» **Written instruction**
Copy the records below word for word, starting at the line containing "Amongst the items" and continuing through the final line of the records.
◆ ◆ ◆
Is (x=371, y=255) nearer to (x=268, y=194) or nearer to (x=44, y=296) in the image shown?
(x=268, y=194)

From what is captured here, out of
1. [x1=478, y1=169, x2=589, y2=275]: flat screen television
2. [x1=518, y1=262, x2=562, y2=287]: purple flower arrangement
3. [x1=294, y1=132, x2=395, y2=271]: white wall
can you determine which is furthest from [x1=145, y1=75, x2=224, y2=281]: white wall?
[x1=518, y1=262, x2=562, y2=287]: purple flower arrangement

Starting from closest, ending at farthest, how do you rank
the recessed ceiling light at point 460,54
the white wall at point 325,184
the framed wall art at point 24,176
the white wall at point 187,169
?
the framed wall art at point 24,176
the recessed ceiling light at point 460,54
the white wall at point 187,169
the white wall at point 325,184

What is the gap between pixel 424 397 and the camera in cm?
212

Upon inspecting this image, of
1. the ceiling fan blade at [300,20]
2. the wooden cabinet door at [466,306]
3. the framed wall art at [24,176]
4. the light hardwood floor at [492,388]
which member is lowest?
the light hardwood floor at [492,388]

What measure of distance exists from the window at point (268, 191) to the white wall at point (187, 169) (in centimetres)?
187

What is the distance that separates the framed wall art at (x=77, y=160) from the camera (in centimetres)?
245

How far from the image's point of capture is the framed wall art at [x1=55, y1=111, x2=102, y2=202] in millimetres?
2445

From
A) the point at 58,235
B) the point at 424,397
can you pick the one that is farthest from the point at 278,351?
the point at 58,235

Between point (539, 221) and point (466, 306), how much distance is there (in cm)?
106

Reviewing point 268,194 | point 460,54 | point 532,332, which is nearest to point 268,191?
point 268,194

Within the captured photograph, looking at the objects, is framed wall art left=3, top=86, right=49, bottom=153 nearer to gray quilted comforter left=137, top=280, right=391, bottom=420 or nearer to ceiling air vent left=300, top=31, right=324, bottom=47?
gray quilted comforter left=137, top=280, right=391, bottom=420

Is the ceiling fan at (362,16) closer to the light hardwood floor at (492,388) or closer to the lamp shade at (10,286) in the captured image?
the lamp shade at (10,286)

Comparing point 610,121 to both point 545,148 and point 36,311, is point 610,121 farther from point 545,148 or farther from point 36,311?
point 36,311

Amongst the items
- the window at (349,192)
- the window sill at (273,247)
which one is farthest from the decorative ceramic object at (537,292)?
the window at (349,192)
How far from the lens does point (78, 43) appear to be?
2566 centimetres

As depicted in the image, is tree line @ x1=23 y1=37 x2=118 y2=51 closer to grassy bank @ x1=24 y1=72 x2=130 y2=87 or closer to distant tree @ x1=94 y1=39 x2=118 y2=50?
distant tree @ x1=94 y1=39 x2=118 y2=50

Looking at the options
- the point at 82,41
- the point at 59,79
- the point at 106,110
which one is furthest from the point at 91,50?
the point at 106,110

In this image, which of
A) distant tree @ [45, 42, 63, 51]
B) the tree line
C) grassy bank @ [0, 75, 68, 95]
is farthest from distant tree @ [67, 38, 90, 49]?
◆ ◆ ◆
» **Final result**
Amongst the items
- the window at (349,192)
- the window sill at (273,247)
which one is farthest from the decorative ceramic object at (537,292)?
the window at (349,192)
How far from the lens does point (78, 43) appear to be?
2566 centimetres

As depicted in the image, is tree line @ x1=23 y1=37 x2=118 y2=51 closer to grassy bank @ x1=24 y1=72 x2=130 y2=87 or closer to distant tree @ x1=94 y1=39 x2=118 y2=50?
distant tree @ x1=94 y1=39 x2=118 y2=50

Looking at the options
- the point at 82,41
- the point at 59,79
- the point at 106,110
which one is furthest from the point at 91,50?
the point at 106,110

In this image, which of
A) distant tree @ [45, 42, 63, 51]
B) the tree line
C) grassy bank @ [0, 75, 68, 95]
is farthest from distant tree @ [67, 38, 90, 49]?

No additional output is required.